Ah world, carried away by the
problems that settle on its brain; that drift
downward like the ash of a volcano that
damages youth and drags it to the realm it
fears, so, the poet is in a quandary. Does
he play the clown to shake the people free
of their problems or does he see life through
the problematical nature and offer a vision
of hope?
What is a vision of hope if he is ignorant of
the problem? And, if he is bogged down by the
nature of problems how can he find the
strength to effect hope?
The energies of the man are engaged in a
struggle with the backdrop of a colorful
city, where the madmen roam free exciting
the air and creating vast metaphors for
the surprised poet. The metaphor of the
madman zigzag through the few buildings,
off the bodies of jet aircraft, off the houses.
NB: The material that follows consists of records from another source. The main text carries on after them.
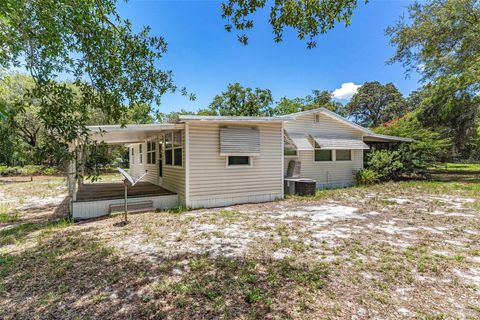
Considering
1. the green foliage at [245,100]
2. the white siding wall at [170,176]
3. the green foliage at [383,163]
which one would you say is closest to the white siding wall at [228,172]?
the white siding wall at [170,176]

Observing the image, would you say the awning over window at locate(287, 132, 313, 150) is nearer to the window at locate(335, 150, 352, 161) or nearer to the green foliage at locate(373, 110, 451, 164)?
the window at locate(335, 150, 352, 161)

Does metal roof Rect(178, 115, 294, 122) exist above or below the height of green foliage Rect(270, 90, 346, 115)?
below

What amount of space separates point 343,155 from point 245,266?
1067 centimetres

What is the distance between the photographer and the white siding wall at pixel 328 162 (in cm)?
1171

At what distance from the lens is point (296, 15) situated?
13.0 ft

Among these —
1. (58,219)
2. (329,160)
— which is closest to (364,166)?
(329,160)

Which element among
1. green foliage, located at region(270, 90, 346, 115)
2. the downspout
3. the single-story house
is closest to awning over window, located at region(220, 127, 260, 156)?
the single-story house

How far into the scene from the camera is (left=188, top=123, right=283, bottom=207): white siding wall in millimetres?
7695

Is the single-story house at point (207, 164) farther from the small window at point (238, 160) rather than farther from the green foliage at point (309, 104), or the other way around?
the green foliage at point (309, 104)

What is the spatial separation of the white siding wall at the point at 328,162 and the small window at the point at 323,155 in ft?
0.69

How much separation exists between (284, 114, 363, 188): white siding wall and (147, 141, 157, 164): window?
6.17 meters

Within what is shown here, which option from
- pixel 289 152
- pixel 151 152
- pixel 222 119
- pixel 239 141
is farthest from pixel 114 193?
pixel 289 152

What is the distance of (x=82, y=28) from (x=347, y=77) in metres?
33.9

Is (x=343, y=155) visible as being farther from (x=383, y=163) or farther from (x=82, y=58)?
(x=82, y=58)
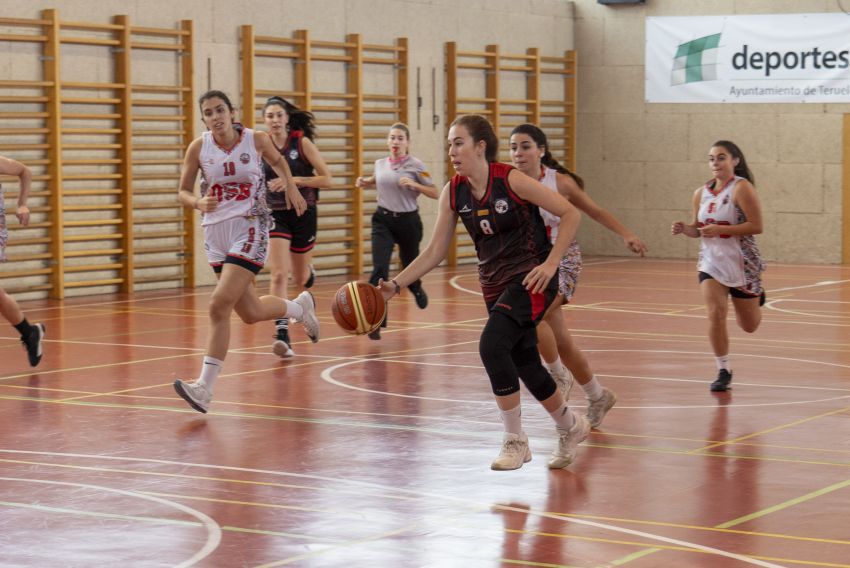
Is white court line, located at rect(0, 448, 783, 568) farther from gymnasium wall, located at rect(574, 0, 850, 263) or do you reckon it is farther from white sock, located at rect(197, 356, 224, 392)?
gymnasium wall, located at rect(574, 0, 850, 263)

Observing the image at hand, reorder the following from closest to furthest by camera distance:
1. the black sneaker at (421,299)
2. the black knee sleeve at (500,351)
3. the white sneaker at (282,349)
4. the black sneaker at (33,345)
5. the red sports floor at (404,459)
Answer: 1. the red sports floor at (404,459)
2. the black knee sleeve at (500,351)
3. the black sneaker at (33,345)
4. the white sneaker at (282,349)
5. the black sneaker at (421,299)

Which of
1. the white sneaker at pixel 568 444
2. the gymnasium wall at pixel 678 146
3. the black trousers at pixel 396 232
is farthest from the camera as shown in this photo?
the gymnasium wall at pixel 678 146

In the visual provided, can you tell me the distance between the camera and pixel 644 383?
9234 millimetres

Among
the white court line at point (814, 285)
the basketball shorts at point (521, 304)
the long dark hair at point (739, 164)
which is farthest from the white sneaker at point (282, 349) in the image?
the white court line at point (814, 285)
He loves the freedom that is able to grow
away from the constraint of power and
authority.
The city revels in it.
"He will be free of the world for a couple of
years," the city seems to say. It will let him loose
through the straight avenues filled with happy and sad women.
It will sweep him past the poor huddled behind packages and
run-aways with their sloppy dogs. Piercing laughter of the young
not yet in the world. The days are carried on pressure-less moments
like the ballons at the children's park that sail toward the high
windows of some modest building that has no concern for the dreams
of youth. Ah city, you trap! You concrete prison! Some of the inmates
even threatened to kill the poet if he stepped over a line. City
that consumes but does not replenish is abandoned, in the end, for
the lapping of waves along the ocean.